The general rule for PIP coverage in Florida is that an insurance policy must cover 80% of all reasonable costs for medically necessary treatment resulting from an automobile accident. Florida law also provides that an insurer may opt out of it. When the plaintiff sought payment of 80% of the total amount billed, the defendant it opted out of the general payment rule, and paid only 80% of certain amounts set out in the statutory fee schedule contained in Fla. Stat. § 627.736(5)(a).
The complaint did not seek for monetary damages but, instead, sought a declaration that the form language used in policies did not clearly and unambiguously indicate that payments would be limited to the levels provided in § 627.736(5)(a). The defendant removed the case to the federal court asserting jurisdiction under CAFA. The plaintiff moved to remand contending that the defendant did not establish the amount-in-controversy exceeded $5 million as the complaint sought no damages. The District Court agreed and remanded the case. The defendant appealed.
The Eleventh Circuit noted that, for amount-in-controversy purposes, the value of injunctive or declaratory relief was the value of the object of the litigation measured from the plaintiff’s perspective. In support of its position that the value of the declaratory relief was too speculative, the plaintiff pointed to the multiple events that must occur before any putative class member could recover additional money from the plaintiff in the event that the declaratory judgment went in favor of the class. The plaintiff pointed that, under Florida law, a party seeking to file a suit to recover PIP benefits must first submit a pre-suit demand letter to the insurer for payment benefits. If the insurer rejects that demand, the party may file a suit for additional payment if it could be determined that the treatment in question was related to an accident, medically necessary, and billed at a reasonable rate. The plaintiff argued that with all of those contingencies standing between any class member and recovery, valuing a declaratory judgment was far too speculative.
The Eleventh Circuit found that the plaintiff’s speculative argument itself was too speculative. The Eleventh Circuit explained that estimating the amount-in-controversy was a simple affair considering the large number of medical bills at issue and the significant amount of money at stake. The Eleventh Circuit observed that, given the large bills, it was unlikely that most insureds and medical providers, who may be collectively owed $68,176,817.69, would leave the vast majority of that money on the table if a federal court declared that they were entitled to it.

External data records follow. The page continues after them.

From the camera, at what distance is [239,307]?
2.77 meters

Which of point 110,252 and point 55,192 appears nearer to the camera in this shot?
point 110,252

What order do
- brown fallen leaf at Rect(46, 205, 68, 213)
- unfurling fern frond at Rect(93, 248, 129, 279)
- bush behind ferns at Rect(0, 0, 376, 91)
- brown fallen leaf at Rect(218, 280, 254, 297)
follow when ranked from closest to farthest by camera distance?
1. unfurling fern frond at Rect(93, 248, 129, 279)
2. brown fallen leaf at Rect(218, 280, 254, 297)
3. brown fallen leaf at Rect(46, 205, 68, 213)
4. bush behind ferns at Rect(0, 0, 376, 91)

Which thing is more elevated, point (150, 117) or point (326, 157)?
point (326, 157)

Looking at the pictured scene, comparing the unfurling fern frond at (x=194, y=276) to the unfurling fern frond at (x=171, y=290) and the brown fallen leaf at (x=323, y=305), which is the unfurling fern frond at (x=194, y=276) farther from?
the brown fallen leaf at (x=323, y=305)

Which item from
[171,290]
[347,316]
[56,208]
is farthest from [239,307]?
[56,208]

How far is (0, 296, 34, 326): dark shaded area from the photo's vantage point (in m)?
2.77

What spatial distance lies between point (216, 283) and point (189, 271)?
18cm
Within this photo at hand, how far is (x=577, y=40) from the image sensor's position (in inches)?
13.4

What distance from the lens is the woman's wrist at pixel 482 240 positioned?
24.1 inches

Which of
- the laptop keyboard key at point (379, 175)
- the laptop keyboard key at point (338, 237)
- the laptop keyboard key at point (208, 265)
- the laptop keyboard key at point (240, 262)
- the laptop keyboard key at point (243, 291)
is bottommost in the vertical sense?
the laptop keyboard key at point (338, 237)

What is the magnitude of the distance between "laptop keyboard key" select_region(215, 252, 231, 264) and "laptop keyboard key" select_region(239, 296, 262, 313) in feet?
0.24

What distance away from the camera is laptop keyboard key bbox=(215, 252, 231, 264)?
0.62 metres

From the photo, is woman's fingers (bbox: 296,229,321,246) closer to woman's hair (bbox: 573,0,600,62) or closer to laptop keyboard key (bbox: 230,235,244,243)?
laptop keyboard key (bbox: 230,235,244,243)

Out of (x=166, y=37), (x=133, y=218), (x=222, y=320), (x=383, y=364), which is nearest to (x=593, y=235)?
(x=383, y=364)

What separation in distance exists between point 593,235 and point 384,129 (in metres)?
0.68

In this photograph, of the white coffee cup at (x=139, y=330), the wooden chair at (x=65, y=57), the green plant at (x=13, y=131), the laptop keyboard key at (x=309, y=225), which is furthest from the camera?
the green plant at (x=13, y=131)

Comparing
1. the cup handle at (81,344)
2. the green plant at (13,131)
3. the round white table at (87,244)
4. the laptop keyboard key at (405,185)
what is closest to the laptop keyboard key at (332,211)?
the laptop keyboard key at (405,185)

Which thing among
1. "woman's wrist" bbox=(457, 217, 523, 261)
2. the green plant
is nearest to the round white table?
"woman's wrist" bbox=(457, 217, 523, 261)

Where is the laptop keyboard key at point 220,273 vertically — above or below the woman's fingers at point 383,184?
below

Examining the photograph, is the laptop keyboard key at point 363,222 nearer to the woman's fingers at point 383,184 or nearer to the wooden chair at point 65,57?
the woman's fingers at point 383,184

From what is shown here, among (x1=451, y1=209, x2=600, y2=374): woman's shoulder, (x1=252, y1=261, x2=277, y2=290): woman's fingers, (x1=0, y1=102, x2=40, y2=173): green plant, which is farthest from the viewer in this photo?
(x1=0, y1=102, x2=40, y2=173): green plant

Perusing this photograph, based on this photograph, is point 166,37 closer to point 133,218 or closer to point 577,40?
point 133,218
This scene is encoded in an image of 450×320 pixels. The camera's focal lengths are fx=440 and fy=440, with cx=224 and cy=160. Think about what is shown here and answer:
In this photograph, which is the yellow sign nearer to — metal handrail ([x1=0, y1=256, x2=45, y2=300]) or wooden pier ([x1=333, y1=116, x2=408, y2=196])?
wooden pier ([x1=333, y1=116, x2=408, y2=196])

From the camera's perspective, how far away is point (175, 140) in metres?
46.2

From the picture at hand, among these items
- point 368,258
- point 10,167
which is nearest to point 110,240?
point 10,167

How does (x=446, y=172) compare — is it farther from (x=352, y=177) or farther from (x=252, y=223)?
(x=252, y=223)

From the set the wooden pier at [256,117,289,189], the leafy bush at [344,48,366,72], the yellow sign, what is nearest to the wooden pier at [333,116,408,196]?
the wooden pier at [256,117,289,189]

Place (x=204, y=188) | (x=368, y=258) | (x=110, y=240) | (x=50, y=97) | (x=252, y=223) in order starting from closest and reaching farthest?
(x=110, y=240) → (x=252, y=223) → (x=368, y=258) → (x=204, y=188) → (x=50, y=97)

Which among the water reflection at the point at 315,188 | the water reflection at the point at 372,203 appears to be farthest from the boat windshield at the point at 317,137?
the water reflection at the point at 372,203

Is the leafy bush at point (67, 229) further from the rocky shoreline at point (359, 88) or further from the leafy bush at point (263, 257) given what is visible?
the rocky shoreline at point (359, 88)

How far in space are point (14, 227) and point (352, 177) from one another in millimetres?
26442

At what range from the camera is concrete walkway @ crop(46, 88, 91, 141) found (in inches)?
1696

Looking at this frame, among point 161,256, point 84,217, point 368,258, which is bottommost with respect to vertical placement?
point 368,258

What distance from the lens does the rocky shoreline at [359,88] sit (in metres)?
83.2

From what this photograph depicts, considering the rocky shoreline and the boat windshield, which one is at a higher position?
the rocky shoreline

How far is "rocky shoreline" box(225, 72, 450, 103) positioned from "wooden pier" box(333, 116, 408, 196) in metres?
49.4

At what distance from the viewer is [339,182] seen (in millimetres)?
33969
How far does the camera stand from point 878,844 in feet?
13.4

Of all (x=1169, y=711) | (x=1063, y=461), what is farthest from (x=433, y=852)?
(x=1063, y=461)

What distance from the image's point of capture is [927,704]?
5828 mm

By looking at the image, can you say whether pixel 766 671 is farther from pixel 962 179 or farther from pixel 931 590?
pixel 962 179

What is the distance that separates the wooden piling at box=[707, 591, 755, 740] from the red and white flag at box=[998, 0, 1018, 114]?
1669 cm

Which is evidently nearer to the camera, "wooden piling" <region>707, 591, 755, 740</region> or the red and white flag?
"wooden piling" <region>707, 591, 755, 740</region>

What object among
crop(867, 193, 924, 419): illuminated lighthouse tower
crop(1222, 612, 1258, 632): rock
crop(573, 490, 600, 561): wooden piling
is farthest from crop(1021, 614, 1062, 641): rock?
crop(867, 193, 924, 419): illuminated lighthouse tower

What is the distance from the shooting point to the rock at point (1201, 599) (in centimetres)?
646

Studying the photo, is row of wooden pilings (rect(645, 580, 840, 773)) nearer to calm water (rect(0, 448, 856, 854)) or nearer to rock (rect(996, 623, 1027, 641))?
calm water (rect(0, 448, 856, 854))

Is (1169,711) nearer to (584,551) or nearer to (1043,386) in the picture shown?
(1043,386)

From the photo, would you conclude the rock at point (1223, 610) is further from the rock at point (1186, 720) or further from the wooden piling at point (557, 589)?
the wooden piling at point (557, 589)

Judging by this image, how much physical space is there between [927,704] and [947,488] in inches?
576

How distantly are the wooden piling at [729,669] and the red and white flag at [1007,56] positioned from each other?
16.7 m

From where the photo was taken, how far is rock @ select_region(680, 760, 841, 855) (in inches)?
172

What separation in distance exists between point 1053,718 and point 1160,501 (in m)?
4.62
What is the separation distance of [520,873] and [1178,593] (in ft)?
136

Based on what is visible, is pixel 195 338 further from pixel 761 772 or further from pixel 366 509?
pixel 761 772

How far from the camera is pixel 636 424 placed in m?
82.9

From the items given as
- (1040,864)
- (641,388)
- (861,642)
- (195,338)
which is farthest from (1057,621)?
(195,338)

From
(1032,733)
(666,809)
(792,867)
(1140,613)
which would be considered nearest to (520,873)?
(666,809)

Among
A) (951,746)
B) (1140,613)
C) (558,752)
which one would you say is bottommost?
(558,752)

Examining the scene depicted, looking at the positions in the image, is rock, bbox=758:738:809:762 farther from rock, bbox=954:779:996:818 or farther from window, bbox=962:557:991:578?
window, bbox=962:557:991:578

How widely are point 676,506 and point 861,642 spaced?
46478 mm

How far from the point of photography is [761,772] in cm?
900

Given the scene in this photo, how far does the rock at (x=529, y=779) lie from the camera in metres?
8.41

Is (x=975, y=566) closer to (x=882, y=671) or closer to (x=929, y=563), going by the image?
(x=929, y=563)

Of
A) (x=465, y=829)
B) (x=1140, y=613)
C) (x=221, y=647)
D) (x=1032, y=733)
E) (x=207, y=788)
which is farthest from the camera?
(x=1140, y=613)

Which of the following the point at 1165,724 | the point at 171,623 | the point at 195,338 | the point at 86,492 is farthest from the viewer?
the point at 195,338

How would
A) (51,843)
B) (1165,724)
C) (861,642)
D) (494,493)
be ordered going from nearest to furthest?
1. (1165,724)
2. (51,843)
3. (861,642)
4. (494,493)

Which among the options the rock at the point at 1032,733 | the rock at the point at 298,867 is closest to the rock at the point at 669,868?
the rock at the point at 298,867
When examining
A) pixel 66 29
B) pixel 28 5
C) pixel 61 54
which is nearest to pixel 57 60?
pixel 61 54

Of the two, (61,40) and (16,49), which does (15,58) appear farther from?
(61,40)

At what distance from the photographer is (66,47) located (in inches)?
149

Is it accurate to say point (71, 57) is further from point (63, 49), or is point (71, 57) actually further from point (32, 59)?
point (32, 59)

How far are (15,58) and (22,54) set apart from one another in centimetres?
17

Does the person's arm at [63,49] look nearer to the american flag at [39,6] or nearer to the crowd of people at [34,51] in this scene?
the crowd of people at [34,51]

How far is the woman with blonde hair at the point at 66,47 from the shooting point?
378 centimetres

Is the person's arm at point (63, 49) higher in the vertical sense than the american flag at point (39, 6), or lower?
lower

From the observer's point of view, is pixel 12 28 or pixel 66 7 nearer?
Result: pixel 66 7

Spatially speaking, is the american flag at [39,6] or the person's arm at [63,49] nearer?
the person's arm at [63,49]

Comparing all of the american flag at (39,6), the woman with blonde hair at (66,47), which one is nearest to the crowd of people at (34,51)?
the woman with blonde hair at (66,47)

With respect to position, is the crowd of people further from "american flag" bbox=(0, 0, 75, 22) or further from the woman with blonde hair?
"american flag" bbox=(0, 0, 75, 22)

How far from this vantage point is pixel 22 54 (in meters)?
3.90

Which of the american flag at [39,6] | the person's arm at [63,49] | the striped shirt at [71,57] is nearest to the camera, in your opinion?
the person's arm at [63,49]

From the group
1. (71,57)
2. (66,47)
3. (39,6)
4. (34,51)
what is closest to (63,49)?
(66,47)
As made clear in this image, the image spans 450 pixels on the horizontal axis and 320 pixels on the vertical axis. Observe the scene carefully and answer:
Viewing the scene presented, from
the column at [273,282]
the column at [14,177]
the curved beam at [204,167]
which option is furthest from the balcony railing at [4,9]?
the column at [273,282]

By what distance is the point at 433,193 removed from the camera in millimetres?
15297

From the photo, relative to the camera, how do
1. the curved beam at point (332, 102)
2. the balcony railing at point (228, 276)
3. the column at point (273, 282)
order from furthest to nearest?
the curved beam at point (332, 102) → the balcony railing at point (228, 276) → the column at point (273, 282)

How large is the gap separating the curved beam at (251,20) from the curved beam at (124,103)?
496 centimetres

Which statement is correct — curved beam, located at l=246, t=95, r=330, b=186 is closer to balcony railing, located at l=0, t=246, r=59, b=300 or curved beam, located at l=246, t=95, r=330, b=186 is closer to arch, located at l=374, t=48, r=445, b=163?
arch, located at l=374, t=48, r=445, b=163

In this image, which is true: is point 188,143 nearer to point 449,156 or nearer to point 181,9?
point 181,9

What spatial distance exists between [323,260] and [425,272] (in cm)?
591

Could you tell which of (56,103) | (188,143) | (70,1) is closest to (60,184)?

The plaintiff relied on Leonard v. Enter. Rent a Car, 279 F.3d 967 (11th Cir.2002), where the plaintiffs sought injunction to stop the defendant from selling automobile insurance when it rented cars to customers. The Eleventh Circuit in Leonard held that the injunctive relief had no value because the plaintiffs had always been free to refuse purchase the insurance offered by the defendants, and hence, the relief could not be monetized.
The Eleventh Circuit, here, found that Leonard, could be distinguished because it concerned future transactions that were merely possible, as opposed to here, where the defendant was able to identify a specific number of bills that would be affected by the declaratory relief sought. Accordingly, the Eleventh Circuit reversed the District Court’s order remanding the case to state court.